Phone & Messaging

Setting Up Your Inmate's Phone List at a BOP Facility: What Gets Approved and What Doesn't

If your loved one is in a Bureau of Prisons facility, they can't just dial any number. Personal calls go through an approved phone list and the BOP's phone system—so getting your number set up correctly is essential.

3 min read bop.gov
Setting Up Your Inmate's Phone List at a BOP Facility: What Gets Approved and What Doesn't

Your loved one can request to call people outside the facility, but phone access is a privilege - not a right. Staff can limit or add conditions to calling privileges when security requires it. The phone list is official, and calls only go to numbers on it. During admission and orientation, inmates who want phone privileges submit a proposed list of up to 30 numbers. If you want to be added, make sure your loved one has your correct number and includes it on their list.

BOP phone calls exist to help inmates stay connected with family and community. That said, the facility can still restrict or condition phone privileges when needed for security or daily operations - even for specific contacts an inmate wants to reach.

Every personal call must go through the Bureau's Inmate Telephone System (ITS). Your loved one can't use call forwarding - including automatic electronic forwarding or similar features - to get around the system. Some calling methods are off-limits entirely: toll-free calls and credit card calls aren't allowed. Neither are third-party arrangements or anything that routes the call through someone else's line or hides who's calling and who's being called.

Even a number that seems harmless has to pass review. The Associate Warden can deny any number that poses a threat to facility security, good order, or public safety. This standard is intentionally broad. The phone system helps the BOP manage safety and prevent misuse of communications. Approval isn't just about whether a number works - it's about whether staff believe allowing that contact could create problems.

Keep in mind: Phone access is a privilege that can be limited or conditioned for security reasons. Individual numbers can be denied if staff believe they present a safety risk.
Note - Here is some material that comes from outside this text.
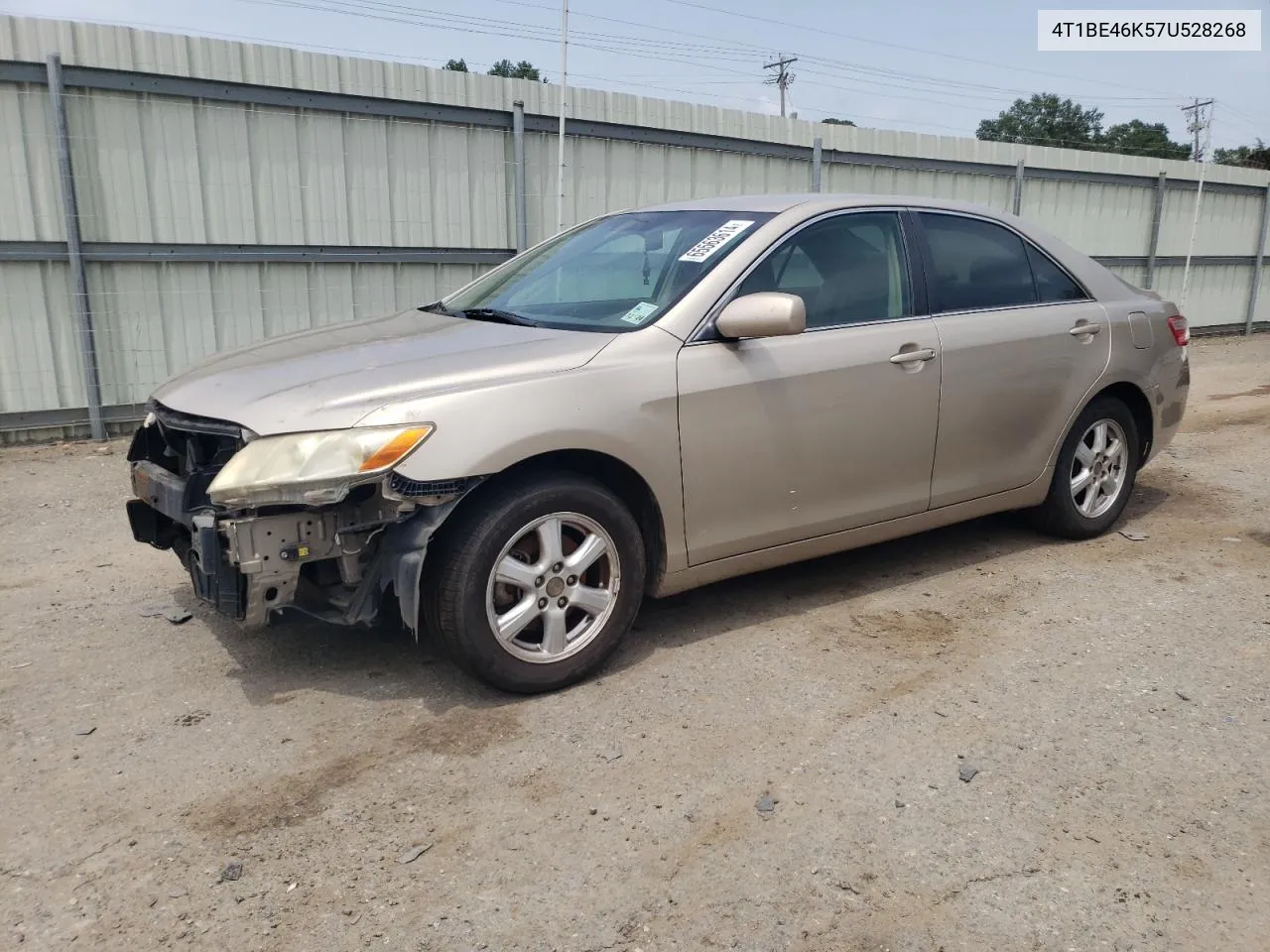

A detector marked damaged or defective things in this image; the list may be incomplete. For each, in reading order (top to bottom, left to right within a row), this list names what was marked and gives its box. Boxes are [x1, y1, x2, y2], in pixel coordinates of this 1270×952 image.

damaged front end [125, 404, 472, 635]
exposed headlight assembly [204, 426, 432, 510]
Setting Up Your Inmate's Phone List at a BOP Facility: What Gets Approved and What Doesn't

Practical Tips Families

  • Give your loved one a direct, standard phone number to add (not a toll-free number and not a credit-card access number).
  • Don’t use call forwarding or any automatic forwarding features on the line you want them to call.
  • Avoid any third-party or “alternative” calling setup that routes the call through someone else or tries to get around the normal system.
  • Expect calls to come through the BOP’s Inmate Telephone System (ITS) rather than through workarounds.

The easiest way to avoid issues? Make sure your number can be dialed normally through ITS. Call forwarding is specifically banned because it bypasses how the system tracks calls. Toll-free numbers (1-800, 888, 877, 866, 900, 976) and credit-card access numbers aren't authorized either. If your phone setup relies on any of these features, it probably won't work as an approved contact number.